Information given:
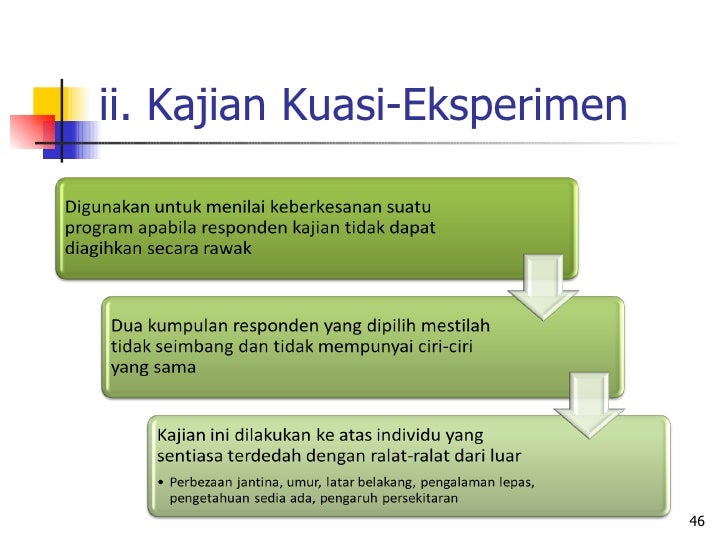 ii. Kajian Kuasi-Eksperimen

Digunakan untuk menilai keberkesanan suatu program apabila responden kajian tidak dapat diagihkan secara rawak

Dua kumpulan responden yang dipilih mestilah tidak seimbang dan tidak mempunyai ciri-ciri yang sama

Kajian ini dilakukan ke atas individu yang sentiasa terdedah dengan ralat-ralat dari luar

• Perbezaan jantina, umur, latar belakang, pengalaman lepas, pengetahuan sedia ada, pengaruh persekitaran

46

Task objective: Make an exact copy of the records above, one that has none of the pictures.

The answer:
 ii. Kajian Kuasi-Eksperimen

Digunakan untuk menilai keberkesanan suatu program apabila responden kajian tidak dapat diagihkan secara rawak

Dua kumpulan responden yang dipilih mestilah tidak seimbang dan tidak mempunyai ciri-ciri yang sama

Kajian ini dilakukan ke atas individu yang sentiasa terdedah dengan ralat-ralat dari luar

• Perbezaan jantina, umur, latar belakang, pengalaman lepas, pengetahuan sedia ada, pengaruh persekitaran

46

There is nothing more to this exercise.